/ 4 May 2001

Health MEC gives up the struggle

Dr Trudy Thomas has lambasted the ANC-led government for being in the forefront of creating ‘Worse Services for All’

Pule waga Mabe

The former MEC of health in the Eastern Cape, who resigned from the provincial legislature last week, has blamed the ruling party’s monetary policies for the collapse of health and social services in the province.

Dr Trudy Thomas, who has been a member of the African National Congress for a decade and a health professional for 35 years, resigned from the party and the government on the grounds that both have failed to live up to the 1994 election promise of “A Better Life for All”.

Thomas, who will not be joining another political party, said she was frustrated as an MEC for health because it was hard for her to operate and to reach out to the poorest of the poor.
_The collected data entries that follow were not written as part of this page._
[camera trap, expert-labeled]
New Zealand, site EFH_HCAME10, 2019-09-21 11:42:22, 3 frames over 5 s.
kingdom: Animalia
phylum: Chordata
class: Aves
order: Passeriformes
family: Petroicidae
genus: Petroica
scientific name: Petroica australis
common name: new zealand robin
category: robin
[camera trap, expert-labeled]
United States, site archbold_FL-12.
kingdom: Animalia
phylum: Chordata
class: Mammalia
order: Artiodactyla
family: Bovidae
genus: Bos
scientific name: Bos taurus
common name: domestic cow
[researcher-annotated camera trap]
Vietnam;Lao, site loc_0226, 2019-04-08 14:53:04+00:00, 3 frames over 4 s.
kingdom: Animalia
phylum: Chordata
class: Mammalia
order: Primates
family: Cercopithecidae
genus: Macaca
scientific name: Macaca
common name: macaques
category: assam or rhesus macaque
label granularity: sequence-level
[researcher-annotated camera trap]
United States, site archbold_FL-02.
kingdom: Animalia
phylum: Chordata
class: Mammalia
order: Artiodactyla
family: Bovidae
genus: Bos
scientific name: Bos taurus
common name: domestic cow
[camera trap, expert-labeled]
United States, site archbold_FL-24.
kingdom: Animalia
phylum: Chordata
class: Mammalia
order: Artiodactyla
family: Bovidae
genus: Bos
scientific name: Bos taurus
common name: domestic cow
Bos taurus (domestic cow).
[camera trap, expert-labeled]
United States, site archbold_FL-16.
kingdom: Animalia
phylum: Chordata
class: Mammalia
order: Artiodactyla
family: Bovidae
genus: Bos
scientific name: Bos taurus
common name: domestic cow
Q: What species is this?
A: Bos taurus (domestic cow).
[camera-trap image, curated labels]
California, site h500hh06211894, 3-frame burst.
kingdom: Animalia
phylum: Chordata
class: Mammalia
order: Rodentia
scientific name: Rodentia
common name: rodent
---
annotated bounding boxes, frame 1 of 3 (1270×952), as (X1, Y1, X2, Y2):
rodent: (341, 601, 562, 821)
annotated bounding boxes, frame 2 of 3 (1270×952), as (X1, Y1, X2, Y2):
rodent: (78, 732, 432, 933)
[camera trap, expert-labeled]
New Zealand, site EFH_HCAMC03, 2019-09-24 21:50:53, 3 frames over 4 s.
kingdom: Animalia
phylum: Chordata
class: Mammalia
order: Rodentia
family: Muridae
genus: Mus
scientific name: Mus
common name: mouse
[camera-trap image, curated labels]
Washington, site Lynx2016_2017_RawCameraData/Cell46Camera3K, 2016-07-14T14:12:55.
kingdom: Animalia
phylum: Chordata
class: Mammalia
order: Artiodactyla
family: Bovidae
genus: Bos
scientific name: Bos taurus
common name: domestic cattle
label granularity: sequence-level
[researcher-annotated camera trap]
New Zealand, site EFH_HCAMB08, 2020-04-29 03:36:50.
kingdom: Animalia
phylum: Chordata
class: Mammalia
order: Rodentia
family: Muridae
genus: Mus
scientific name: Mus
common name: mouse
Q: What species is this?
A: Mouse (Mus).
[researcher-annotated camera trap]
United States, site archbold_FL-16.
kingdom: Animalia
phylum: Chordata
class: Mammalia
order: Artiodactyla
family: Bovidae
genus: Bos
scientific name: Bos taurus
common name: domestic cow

“There is a steady, visible and measurable deterioration in social services, development and the economy due, in my view, to the finance and budgeting policies and practices of the Eastern Cape government since 1997. [It is that] that led me to resign first from the legislature and now from the ANC,” she said.

Thomas said there has been no improvement of services in the province. “It is mindless, rudderless, decaying and a ridiculous scenario.”

She claims the situation post-1994 in hospitals in the Eastern Cape has gone from bad to worse. Rural hospitals and clinics are trying to deal with outbreaks of serious diseases while understaffed, under-resourced and with no laboratory equipment. The institutions also lack adequate medicine and food supplies.

“The cash flow crisis in 1997 was indeed real all, however, generated by national policies and actions.” She said a severe shortfall due to under-funding by the national treasury of about R600-million for the obligatory statutory payment of pensioners was predictable.

Thomas said the Eastern Cape has the worst socio-economic and development indicators: it has the worst levels of poverty, infant mortality, life expectancy, illiteracy, infrastructure, services and skills and the highest level of sickness, disability and social ills in the country.

She lambasted the ANC-led government for being in the forefront of creating “Worse Services for All”.

Thomas has blamed the government’s growth, employment and redistribution macroeconomic policy for creating an unhealthy environment in the province, and for not allowing MECs to operate efficiently.

She said the Eastern Cape government lacks the capacity to manage and administer resources and that in the past two years hospitals have run out of food for patients and staff have taken money out of their own pockets or appealed to churches for donations.

She said that before her resignation she wrote letters to Eastern Cape Premier Makhenkesi Stofile complaining about the consequences of the inadequate budgets and financial strategies. She pleaded for pay for community doctors who two months into their appointments could not afford transport to work. She also pleaded for overtime pay for ambulance staff who, after a “long-suffering” year, had finally withdrawn their unpaid night services.

In her letter to Stofile, she made urgent requests for the treasury to process subsidy cheques to hospitals whose staff were holding administrators hostage until they received their salaries. She gave him urgent notification that drugs and food had run out, told him health services were dysfunctional and called for his intervention.

Despite her complaints, she said she received no response from the premier’s offices. Instead, there were further cuts to the provincial budgets.

“Perhaps the real problem lay in my naive belief that we were all actually working for that better life for all, whereas the real agenda of the present political bosses like politicians everywhere was the advancement of their individual political careers,” Thomas said bitterly.

“The poverty all round was merely handy vote and speech fodder. However, I wrestled with these subversive thoughts. How I hated it each time they were confirmed as true.”

Thomas said she finally decided to quit when she learned that rural clinics that used to operate for 24 hours in the Seventies now opened for only four hours, and the supply of drugs they had to administer was erratic.

“I am quite aware that, being white and a former MEC, I am a sitting duck for accusations of racism, anti-transformationism and sour grapes.” She said the ANC has created a situation where poor people become poorer due to its political and administrative decisions.

In 1996 Thomas received, through a process of peer selection, the Nelson Mandela award for Health and Human Rights.

The ANC in the Eastern Cape has received the resignation of Thomas with mixed feelings.

“As you recruit people into the party you expect them to resign,” said Phakamisa Hobongwana, the party’s representative in the province. However, he said, they were “shocked” to hear about Thomas’s resignation.

He said he doesn’t understand her problems and that her logic is very naive. “You spend money for things that are budgeted for. There are no reasons for her to resign. We are developing the Transkei.”